SPIROS HADJIDJANOS

Actual Possibility

29. Oct – 03. Dec 2011

01


For his show Actual possibility at KWADRAT Hadjidjanos presents a network-specific installation and works on carbon-fiber plates. His new installation Network Time consists of several Wi-Fi routers arranged in the gallery space providing free Internet access to visitors. The LED that reflects the data-traffic of each router is extended along a fiber optic cable magnifying its flicker. Although the devices look only physically modified, the artist has altered the operating system of each router, to manipulate the fluctuation of the fiber optics. The installation is a network architecture installed in a physical setting, framing information as situated, temporal and contextual, constructing a permeable interactive and extended space.

With Network Time, Hadjidjanos proposes the measurement of time in units of information or using a router as a clock. A minute is a gigabyte and a terabyte an hour. Time is measured based on the information received. It is a concept relevant to "radical network empiricism" as described by the new media theorist Adrian Mackenzie. In our contemporary Post-Network condition the amount of information we receive changes our perception of temporality.

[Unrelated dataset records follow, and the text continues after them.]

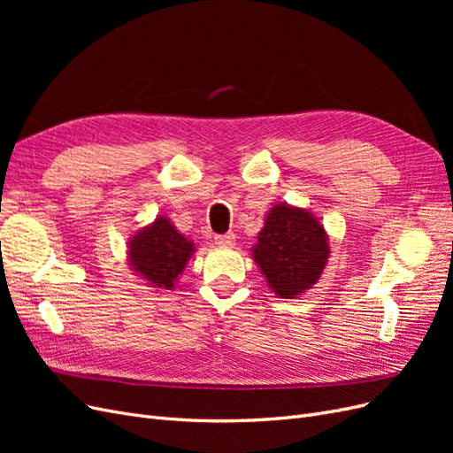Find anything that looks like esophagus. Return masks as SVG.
Wrapping results in <instances>:
<instances>
[{"label": "esophagus", "instance_id": "esophagus-1", "mask_svg": "<svg viewBox=\"0 0 453 453\" xmlns=\"http://www.w3.org/2000/svg\"><path fill=\"white\" fill-rule=\"evenodd\" d=\"M234 242H236L234 232H226V234L217 236V243L219 245H225V248H230V245H234Z\"/></svg>", "mask_w": 453, "mask_h": 453}]
</instances>
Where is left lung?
Wrapping results in <instances>:
<instances>
[{"label": "left lung", "instance_id": "1", "mask_svg": "<svg viewBox=\"0 0 453 453\" xmlns=\"http://www.w3.org/2000/svg\"><path fill=\"white\" fill-rule=\"evenodd\" d=\"M253 258L272 291L293 298L319 280L328 258L325 230L310 211L273 205L260 230Z\"/></svg>", "mask_w": 453, "mask_h": 453}]
</instances>
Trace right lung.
Returning a JSON list of instances; mask_svg holds the SVG:
<instances>
[{
    "instance_id": "add662e5",
    "label": "right lung",
    "mask_w": 453,
    "mask_h": 453,
    "mask_svg": "<svg viewBox=\"0 0 453 453\" xmlns=\"http://www.w3.org/2000/svg\"><path fill=\"white\" fill-rule=\"evenodd\" d=\"M128 250L130 265L135 272L157 287L172 289L193 253V243L185 240L168 219L158 217L153 225L134 236Z\"/></svg>"
}]
</instances>
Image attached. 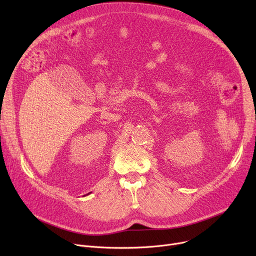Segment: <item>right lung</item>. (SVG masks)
<instances>
[{
  "label": "right lung",
  "mask_w": 256,
  "mask_h": 256,
  "mask_svg": "<svg viewBox=\"0 0 256 256\" xmlns=\"http://www.w3.org/2000/svg\"><path fill=\"white\" fill-rule=\"evenodd\" d=\"M90 193H91V192H90ZM90 193H88V194H86V195H89V194H90ZM86 195H84V196H86Z\"/></svg>",
  "instance_id": "obj_1"
}]
</instances>
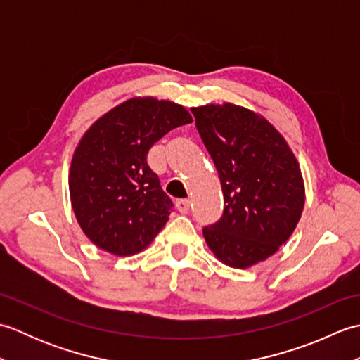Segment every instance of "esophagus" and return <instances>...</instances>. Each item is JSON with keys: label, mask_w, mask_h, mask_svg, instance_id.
Segmentation results:
<instances>
[{"label": "esophagus", "mask_w": 360, "mask_h": 360, "mask_svg": "<svg viewBox=\"0 0 360 360\" xmlns=\"http://www.w3.org/2000/svg\"><path fill=\"white\" fill-rule=\"evenodd\" d=\"M176 209H178L181 213H188L190 201L188 200H178L176 201Z\"/></svg>", "instance_id": "1"}]
</instances>
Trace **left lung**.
Wrapping results in <instances>:
<instances>
[{"mask_svg": "<svg viewBox=\"0 0 360 360\" xmlns=\"http://www.w3.org/2000/svg\"><path fill=\"white\" fill-rule=\"evenodd\" d=\"M192 112L226 204L223 217L202 229L205 243L219 262L246 269L294 232L304 205L300 167L285 137L254 111L212 103Z\"/></svg>", "mask_w": 360, "mask_h": 360, "instance_id": "1", "label": "left lung"}]
</instances>
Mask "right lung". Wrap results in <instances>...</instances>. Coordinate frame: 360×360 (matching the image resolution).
Instances as JSON below:
<instances>
[{
	"instance_id": "add662e5",
	"label": "right lung",
	"mask_w": 360,
	"mask_h": 360,
	"mask_svg": "<svg viewBox=\"0 0 360 360\" xmlns=\"http://www.w3.org/2000/svg\"><path fill=\"white\" fill-rule=\"evenodd\" d=\"M190 122L178 103L134 97L83 134L72 156L70 193L82 231L97 248L134 255L165 226L173 202L147 155L160 137Z\"/></svg>"
}]
</instances>
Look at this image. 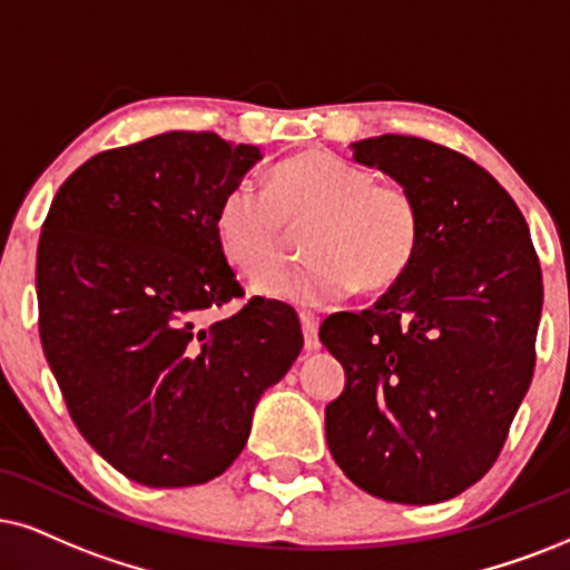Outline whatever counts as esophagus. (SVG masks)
Masks as SVG:
<instances>
[{
	"label": "esophagus",
	"instance_id": "34e87169",
	"mask_svg": "<svg viewBox=\"0 0 570 570\" xmlns=\"http://www.w3.org/2000/svg\"><path fill=\"white\" fill-rule=\"evenodd\" d=\"M299 323H302V334H305V350L307 352H318L321 350L318 318H315L313 313H299Z\"/></svg>",
	"mask_w": 570,
	"mask_h": 570
}]
</instances>
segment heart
<instances>
[{"label": "heart", "instance_id": "1", "mask_svg": "<svg viewBox=\"0 0 570 570\" xmlns=\"http://www.w3.org/2000/svg\"><path fill=\"white\" fill-rule=\"evenodd\" d=\"M307 257L265 273L255 289L292 305L318 307L357 286L384 292L405 276L421 247V213L413 194L379 184L371 170L331 153L294 155L271 170L268 191L249 178L223 194L215 210V239L244 276L278 261L286 226H302Z\"/></svg>", "mask_w": 570, "mask_h": 570}]
</instances>
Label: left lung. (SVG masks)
<instances>
[{
    "label": "left lung",
    "instance_id": "obj_1",
    "mask_svg": "<svg viewBox=\"0 0 570 570\" xmlns=\"http://www.w3.org/2000/svg\"><path fill=\"white\" fill-rule=\"evenodd\" d=\"M350 149L413 194L421 247L371 309L323 321L347 376L326 405L328 450L368 494L434 505L505 444L534 376L542 271L518 205L465 155L400 134Z\"/></svg>",
    "mask_w": 570,
    "mask_h": 570
}]
</instances>
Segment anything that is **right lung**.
<instances>
[{
	"instance_id": "obj_1",
	"label": "right lung",
	"mask_w": 570,
	"mask_h": 570,
	"mask_svg": "<svg viewBox=\"0 0 570 570\" xmlns=\"http://www.w3.org/2000/svg\"><path fill=\"white\" fill-rule=\"evenodd\" d=\"M261 147L168 131L94 155L57 191L36 255L39 334L86 442L144 487L220 476L257 400L302 350L297 313L242 297L215 239L223 194Z\"/></svg>"
}]
</instances>
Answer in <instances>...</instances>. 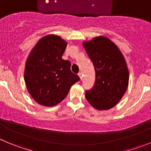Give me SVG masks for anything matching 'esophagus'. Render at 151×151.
<instances>
[{
	"mask_svg": "<svg viewBox=\"0 0 151 151\" xmlns=\"http://www.w3.org/2000/svg\"><path fill=\"white\" fill-rule=\"evenodd\" d=\"M78 76H79V77H80V80H82V79H83V74H82V73H81V72L78 73Z\"/></svg>",
	"mask_w": 151,
	"mask_h": 151,
	"instance_id": "34e87169",
	"label": "esophagus"
}]
</instances>
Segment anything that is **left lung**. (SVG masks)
I'll return each mask as SVG.
<instances>
[{
    "instance_id": "1",
    "label": "left lung",
    "mask_w": 151,
    "mask_h": 151,
    "mask_svg": "<svg viewBox=\"0 0 151 151\" xmlns=\"http://www.w3.org/2000/svg\"><path fill=\"white\" fill-rule=\"evenodd\" d=\"M83 45L95 71V83L91 89L86 91V98L98 110L111 109L127 89L129 71L126 61L118 47L104 36Z\"/></svg>"
}]
</instances>
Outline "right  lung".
<instances>
[{
    "label": "right lung",
    "instance_id": "obj_1",
    "mask_svg": "<svg viewBox=\"0 0 151 151\" xmlns=\"http://www.w3.org/2000/svg\"><path fill=\"white\" fill-rule=\"evenodd\" d=\"M67 46L58 36L42 37L31 50L24 71V81L32 98L42 106L63 101L70 88L80 80L71 71V63L62 56Z\"/></svg>",
    "mask_w": 151,
    "mask_h": 151
}]
</instances>
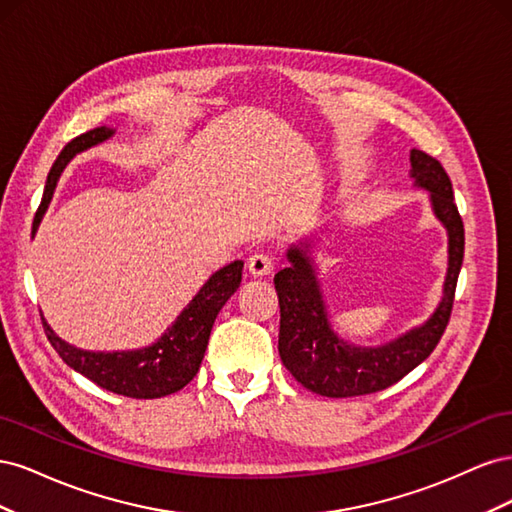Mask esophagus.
Masks as SVG:
<instances>
[{"label":"esophagus","mask_w":512,"mask_h":512,"mask_svg":"<svg viewBox=\"0 0 512 512\" xmlns=\"http://www.w3.org/2000/svg\"><path fill=\"white\" fill-rule=\"evenodd\" d=\"M247 269L252 275H269L273 271V258L267 252H256L247 258Z\"/></svg>","instance_id":"obj_1"}]
</instances>
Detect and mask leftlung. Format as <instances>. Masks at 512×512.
<instances>
[{"instance_id": "8db88e82", "label": "left lung", "mask_w": 512, "mask_h": 512, "mask_svg": "<svg viewBox=\"0 0 512 512\" xmlns=\"http://www.w3.org/2000/svg\"><path fill=\"white\" fill-rule=\"evenodd\" d=\"M410 162L414 185L429 192L433 213L448 230L444 297L433 316L421 327L384 346H354L337 337L331 329L312 256L303 247L292 245L286 254L290 265L273 277L277 299H280L277 350L294 380L312 393L324 397H356L389 389L427 359L451 320L463 245H466L453 183L442 164L421 149L410 151Z\"/></svg>"}]
</instances>
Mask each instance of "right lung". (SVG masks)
Returning a JSON list of instances; mask_svg holds the SVG:
<instances>
[{"mask_svg": "<svg viewBox=\"0 0 512 512\" xmlns=\"http://www.w3.org/2000/svg\"><path fill=\"white\" fill-rule=\"evenodd\" d=\"M113 134L115 130L106 126L94 128L72 138L61 149L49 177H46L44 196L36 213V224H40L46 207H49L57 179L66 164L76 153L106 141ZM241 273L243 260H235L220 271H215L158 342L141 350L89 352L74 348L66 344L64 339H59L42 318L44 333L68 367L79 371V374H83L91 382H96L102 389L134 399L164 397L181 391L196 376L209 344L213 322L218 318L224 303L237 292L241 284Z\"/></svg>", "mask_w": 512, "mask_h": 512, "instance_id": "add662e5", "label": "right lung"}]
</instances>
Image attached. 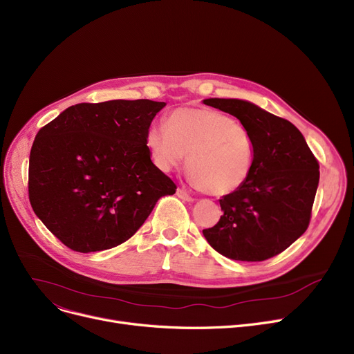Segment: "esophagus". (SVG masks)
I'll list each match as a JSON object with an SVG mask.
<instances>
[{
    "mask_svg": "<svg viewBox=\"0 0 354 354\" xmlns=\"http://www.w3.org/2000/svg\"><path fill=\"white\" fill-rule=\"evenodd\" d=\"M176 195H178L182 201H187V202H192V201H194V196H192L189 192H187L185 189H180V188L176 191Z\"/></svg>",
    "mask_w": 354,
    "mask_h": 354,
    "instance_id": "1",
    "label": "esophagus"
}]
</instances>
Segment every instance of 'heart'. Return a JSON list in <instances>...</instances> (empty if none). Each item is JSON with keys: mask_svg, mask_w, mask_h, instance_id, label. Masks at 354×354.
I'll return each mask as SVG.
<instances>
[{"mask_svg": "<svg viewBox=\"0 0 354 354\" xmlns=\"http://www.w3.org/2000/svg\"><path fill=\"white\" fill-rule=\"evenodd\" d=\"M146 146L162 172L180 166L186 155L194 185L208 195L238 191L254 169L255 145L247 126L209 107H179L146 132Z\"/></svg>", "mask_w": 354, "mask_h": 354, "instance_id": "b5f03b06", "label": "heart"}]
</instances>
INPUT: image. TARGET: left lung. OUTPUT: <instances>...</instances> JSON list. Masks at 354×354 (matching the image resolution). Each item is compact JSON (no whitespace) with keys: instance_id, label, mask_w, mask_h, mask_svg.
Returning <instances> with one entry per match:
<instances>
[{"instance_id":"left-lung-1","label":"left lung","mask_w":354,"mask_h":354,"mask_svg":"<svg viewBox=\"0 0 354 354\" xmlns=\"http://www.w3.org/2000/svg\"><path fill=\"white\" fill-rule=\"evenodd\" d=\"M203 104L235 116L255 145L254 169L238 191L219 199L224 215L202 234L209 245L236 261H264L288 248L310 224L319 162L291 122L241 99Z\"/></svg>"}]
</instances>
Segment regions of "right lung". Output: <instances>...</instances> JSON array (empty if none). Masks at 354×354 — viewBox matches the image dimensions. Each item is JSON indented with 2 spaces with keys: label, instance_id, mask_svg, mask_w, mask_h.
Masks as SVG:
<instances>
[{
  "label": "right lung",
  "instance_id": "1",
  "mask_svg": "<svg viewBox=\"0 0 354 354\" xmlns=\"http://www.w3.org/2000/svg\"><path fill=\"white\" fill-rule=\"evenodd\" d=\"M165 102L70 106L37 133L28 166L35 215L77 252L120 245L176 185L151 159L146 132Z\"/></svg>",
  "mask_w": 354,
  "mask_h": 354
}]
</instances>
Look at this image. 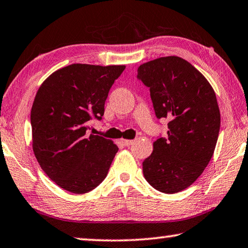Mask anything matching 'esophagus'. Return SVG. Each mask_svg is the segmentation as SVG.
Returning <instances> with one entry per match:
<instances>
[{"label":"esophagus","mask_w":248,"mask_h":248,"mask_svg":"<svg viewBox=\"0 0 248 248\" xmlns=\"http://www.w3.org/2000/svg\"><path fill=\"white\" fill-rule=\"evenodd\" d=\"M120 142L123 143L125 147H129V145H131L133 143V140H127V139H120Z\"/></svg>","instance_id":"esophagus-1"}]
</instances>
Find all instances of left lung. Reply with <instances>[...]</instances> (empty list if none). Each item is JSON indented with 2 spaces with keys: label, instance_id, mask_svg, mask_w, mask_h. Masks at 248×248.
Returning a JSON list of instances; mask_svg holds the SVG:
<instances>
[{
  "label": "left lung",
  "instance_id": "1",
  "mask_svg": "<svg viewBox=\"0 0 248 248\" xmlns=\"http://www.w3.org/2000/svg\"><path fill=\"white\" fill-rule=\"evenodd\" d=\"M138 79L150 88L156 118H168V137L153 142L143 161L145 180L155 190L173 194L203 173L217 142L221 115L210 82L178 56L140 65Z\"/></svg>",
  "mask_w": 248,
  "mask_h": 248
}]
</instances>
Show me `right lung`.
<instances>
[{
  "mask_svg": "<svg viewBox=\"0 0 248 248\" xmlns=\"http://www.w3.org/2000/svg\"><path fill=\"white\" fill-rule=\"evenodd\" d=\"M124 68L72 64L37 90L31 110L34 155L47 176L70 193H87L107 176L118 147L86 131L93 118L101 120L109 90Z\"/></svg>",
  "mask_w": 248,
  "mask_h": 248,
  "instance_id": "obj_1",
  "label": "right lung"
}]
</instances>
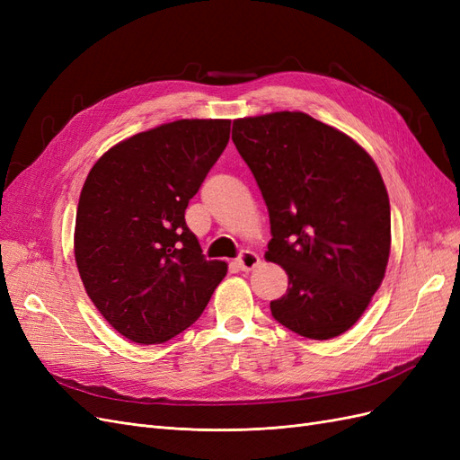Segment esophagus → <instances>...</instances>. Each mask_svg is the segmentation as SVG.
Returning a JSON list of instances; mask_svg holds the SVG:
<instances>
[{"label":"esophagus","instance_id":"obj_1","mask_svg":"<svg viewBox=\"0 0 460 460\" xmlns=\"http://www.w3.org/2000/svg\"><path fill=\"white\" fill-rule=\"evenodd\" d=\"M259 264H261V257L255 252H243L238 259H235V267L243 272L253 270L255 267H259Z\"/></svg>","mask_w":460,"mask_h":460}]
</instances>
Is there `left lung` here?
<instances>
[{
    "instance_id": "8db88e82",
    "label": "left lung",
    "mask_w": 460,
    "mask_h": 460,
    "mask_svg": "<svg viewBox=\"0 0 460 460\" xmlns=\"http://www.w3.org/2000/svg\"><path fill=\"white\" fill-rule=\"evenodd\" d=\"M232 140L270 217L264 259L288 274L272 316L309 340H332L363 316L392 247L378 166L353 137L301 111L235 119Z\"/></svg>"
}]
</instances>
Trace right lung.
<instances>
[{"mask_svg": "<svg viewBox=\"0 0 460 460\" xmlns=\"http://www.w3.org/2000/svg\"><path fill=\"white\" fill-rule=\"evenodd\" d=\"M230 140L226 119H182L119 142L80 191L75 259L86 294L134 343L174 338L228 272L207 261L186 207Z\"/></svg>", "mask_w": 460, "mask_h": 460, "instance_id": "obj_1", "label": "right lung"}]
</instances>
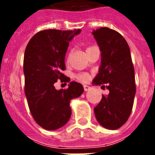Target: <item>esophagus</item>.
Segmentation results:
<instances>
[{
    "instance_id": "esophagus-1",
    "label": "esophagus",
    "mask_w": 155,
    "mask_h": 155,
    "mask_svg": "<svg viewBox=\"0 0 155 155\" xmlns=\"http://www.w3.org/2000/svg\"><path fill=\"white\" fill-rule=\"evenodd\" d=\"M84 91H88V90L91 89V87L88 85H84Z\"/></svg>"
}]
</instances>
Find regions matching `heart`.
Masks as SVG:
<instances>
[{
  "instance_id": "heart-1",
  "label": "heart",
  "mask_w": 155,
  "mask_h": 155,
  "mask_svg": "<svg viewBox=\"0 0 155 155\" xmlns=\"http://www.w3.org/2000/svg\"><path fill=\"white\" fill-rule=\"evenodd\" d=\"M94 46H90V47H87L86 48V53L88 52L90 50H92V48H94ZM70 59V54H68V58H67V62H68ZM75 78H76V80H79L80 82L82 83H87L89 81L90 78H91V75L88 74V73H79L77 75H75Z\"/></svg>"
}]
</instances>
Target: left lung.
Instances as JSON below:
<instances>
[{"label": "left lung", "mask_w": 155, "mask_h": 155, "mask_svg": "<svg viewBox=\"0 0 155 155\" xmlns=\"http://www.w3.org/2000/svg\"><path fill=\"white\" fill-rule=\"evenodd\" d=\"M101 51V64L93 84L109 90L108 96L94 108L97 121L108 130L121 127L130 117L136 93L134 68L130 49L123 36L116 30L101 27L93 30Z\"/></svg>", "instance_id": "1"}]
</instances>
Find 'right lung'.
<instances>
[{"mask_svg":"<svg viewBox=\"0 0 155 155\" xmlns=\"http://www.w3.org/2000/svg\"><path fill=\"white\" fill-rule=\"evenodd\" d=\"M80 30H45L38 32L25 51L23 71L25 94L31 114L38 125L55 130L67 124L71 115L70 101L84 92L75 81L67 89L56 90L58 80L68 83L70 78L62 73L66 69L65 54L69 42Z\"/></svg>","mask_w":155,"mask_h":155,"instance_id":"add662e5","label":"right lung"}]
</instances>
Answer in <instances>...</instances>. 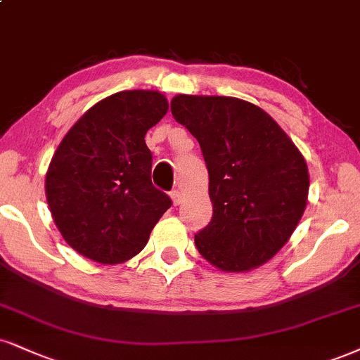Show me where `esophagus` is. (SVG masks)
<instances>
[{
  "instance_id": "obj_1",
  "label": "esophagus",
  "mask_w": 360,
  "mask_h": 360,
  "mask_svg": "<svg viewBox=\"0 0 360 360\" xmlns=\"http://www.w3.org/2000/svg\"><path fill=\"white\" fill-rule=\"evenodd\" d=\"M170 197H172V202H173V205H180V202H181V193L179 192V190H172L170 192Z\"/></svg>"
}]
</instances>
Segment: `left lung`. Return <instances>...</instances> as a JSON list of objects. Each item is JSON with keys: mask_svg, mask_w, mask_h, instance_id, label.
Returning a JSON list of instances; mask_svg holds the SVG:
<instances>
[{"mask_svg": "<svg viewBox=\"0 0 360 360\" xmlns=\"http://www.w3.org/2000/svg\"><path fill=\"white\" fill-rule=\"evenodd\" d=\"M172 115L200 143L214 215L195 233L203 259L227 272L265 264L294 232L309 170L277 122L232 96L179 95Z\"/></svg>", "mask_w": 360, "mask_h": 360, "instance_id": "1", "label": "left lung"}]
</instances>
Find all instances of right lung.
<instances>
[{
  "instance_id": "right-lung-1",
  "label": "right lung",
  "mask_w": 360,
  "mask_h": 360,
  "mask_svg": "<svg viewBox=\"0 0 360 360\" xmlns=\"http://www.w3.org/2000/svg\"><path fill=\"white\" fill-rule=\"evenodd\" d=\"M168 101L148 90L101 100L66 133L46 173L53 220L70 247L100 264L143 250L172 200L152 184L150 128Z\"/></svg>"
}]
</instances>
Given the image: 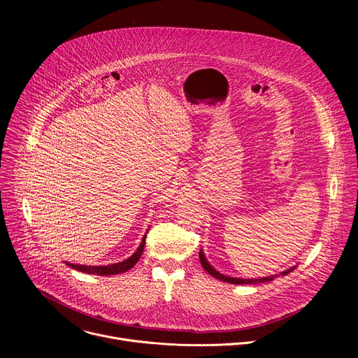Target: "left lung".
<instances>
[{
	"label": "left lung",
	"mask_w": 358,
	"mask_h": 358,
	"mask_svg": "<svg viewBox=\"0 0 358 358\" xmlns=\"http://www.w3.org/2000/svg\"><path fill=\"white\" fill-rule=\"evenodd\" d=\"M199 262H201L202 268L206 269L211 276H214V278H217V279H220V280H222V282L232 283V285H248V283H258V282L262 283V282H271V280H273V278H275V276H268V278H261V279H239V278H229V276H225V275L217 272V271L208 264V261L206 259V257H203L202 250H199ZM289 272H292V269H289V271H286V272H282V275H286V273H289Z\"/></svg>",
	"instance_id": "8db88e82"
}]
</instances>
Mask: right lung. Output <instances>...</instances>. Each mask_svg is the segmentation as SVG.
<instances>
[{
  "label": "right lung",
  "instance_id": "add662e5",
  "mask_svg": "<svg viewBox=\"0 0 358 358\" xmlns=\"http://www.w3.org/2000/svg\"><path fill=\"white\" fill-rule=\"evenodd\" d=\"M144 245H145V236L143 238L138 249L131 255V257L123 262H119V264H113V265H108V266H86V265H73V264H69L66 262V265L72 269H76L79 272H83V273H89V275H99V276H108V275H119V273H123V272H127L129 269H131L137 261L140 259L141 253H143V249H144Z\"/></svg>",
  "mask_w": 358,
  "mask_h": 358
}]
</instances>
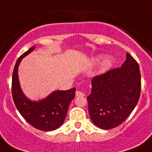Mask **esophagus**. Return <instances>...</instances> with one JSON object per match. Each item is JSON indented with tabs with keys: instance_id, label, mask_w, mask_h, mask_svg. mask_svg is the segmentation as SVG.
<instances>
[{
	"instance_id": "34e87169",
	"label": "esophagus",
	"mask_w": 152,
	"mask_h": 152,
	"mask_svg": "<svg viewBox=\"0 0 152 152\" xmlns=\"http://www.w3.org/2000/svg\"><path fill=\"white\" fill-rule=\"evenodd\" d=\"M85 96V94H84V93H82V91H76V96H77V97H81V96Z\"/></svg>"
}]
</instances>
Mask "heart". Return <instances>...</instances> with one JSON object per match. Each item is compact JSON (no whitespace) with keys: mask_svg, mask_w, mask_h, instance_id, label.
<instances>
[{"mask_svg":"<svg viewBox=\"0 0 152 152\" xmlns=\"http://www.w3.org/2000/svg\"><path fill=\"white\" fill-rule=\"evenodd\" d=\"M101 58H102V56L96 57V58H94V59H93V63H94V64H97V63L99 62ZM112 65H113V61H112V59L110 58V57H107V58H104V59L103 60L102 63L101 68H100L101 72L104 73V72L107 71V70L112 67Z\"/></svg>","mask_w":152,"mask_h":152,"instance_id":"heart-1","label":"heart"}]
</instances>
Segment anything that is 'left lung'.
Returning <instances> with one entry per match:
<instances>
[{
	"label": "left lung",
	"instance_id": "1",
	"mask_svg": "<svg viewBox=\"0 0 152 152\" xmlns=\"http://www.w3.org/2000/svg\"><path fill=\"white\" fill-rule=\"evenodd\" d=\"M88 96L93 123L102 129H113L128 118L139 101L141 76L139 64L126 53L121 67L94 76Z\"/></svg>",
	"mask_w": 152,
	"mask_h": 152
}]
</instances>
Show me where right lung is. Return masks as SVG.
<instances>
[{
  "instance_id": "obj_1",
  "label": "right lung",
  "mask_w": 152,
  "mask_h": 152,
  "mask_svg": "<svg viewBox=\"0 0 152 152\" xmlns=\"http://www.w3.org/2000/svg\"><path fill=\"white\" fill-rule=\"evenodd\" d=\"M35 48H29L18 58L12 73V94L15 104L22 117L35 129L49 132L56 130L63 124L70 103L75 97L76 88L67 91H56L38 102L26 98L20 87L18 70L22 58Z\"/></svg>"
}]
</instances>
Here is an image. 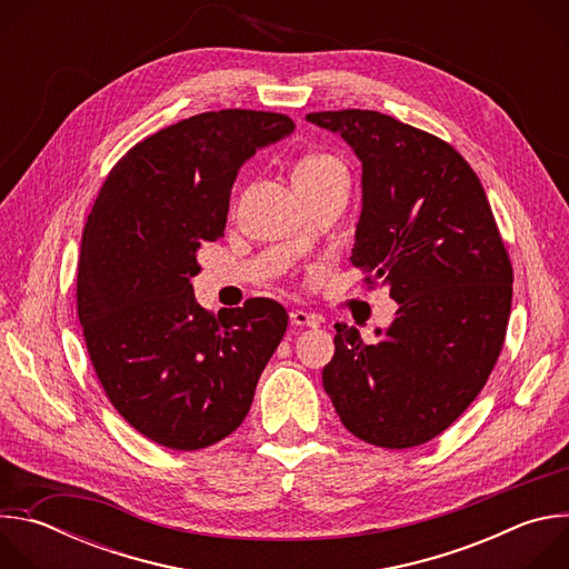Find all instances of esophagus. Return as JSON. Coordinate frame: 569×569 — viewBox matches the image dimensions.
Here are the masks:
<instances>
[{
  "label": "esophagus",
  "instance_id": "34e87169",
  "mask_svg": "<svg viewBox=\"0 0 569 569\" xmlns=\"http://www.w3.org/2000/svg\"><path fill=\"white\" fill-rule=\"evenodd\" d=\"M290 323H295V327H319V317L312 315V312H306V310H292L290 312Z\"/></svg>",
  "mask_w": 569,
  "mask_h": 569
}]
</instances>
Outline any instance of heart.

The emergence of the Internet stretched across time and space and revealed that clock time is not an absolute milieu against which we synchronize and quantify time, but rather a human construction that has very little to do with time other than serving as an inflexible way of measuring duration. In this case, the routers, as technological objects suggest a technical yet subjective and non-isochronic time measurement.

In addition to Network Time, Hadjidjanos presents Information Painting and Hybrid Landscape (Silicon Valley). The latter is an ultraviolet print on a carbon-fiber plate depicting the landscape of Silicon Valley. Part of the plate has been cut out with a laser, freeing space to be subsequently occupied by microchips that contain fragments of the landscape in digital form. In this work, the landscape of Silicon Valley?a term coined in 1971 by Don Hoefler referencing the region`s flourishing semiconductor industry?is combined with microchips. In the Information Painting IV the artist is interested in the spatial arrangement of digital information, locating it precisely within physical coordinates thus posing questions about the materiality of the digital image.

The title Actual Possibility is drawn from the writings of William James, specifically in his ideas of radical empiricism, what really exists are not things as such but transitions and relationships and any relationship experienced is as real as anything else in a system. Networks are precisely concerned those relationships, moreover the gaps between possibility and actuality.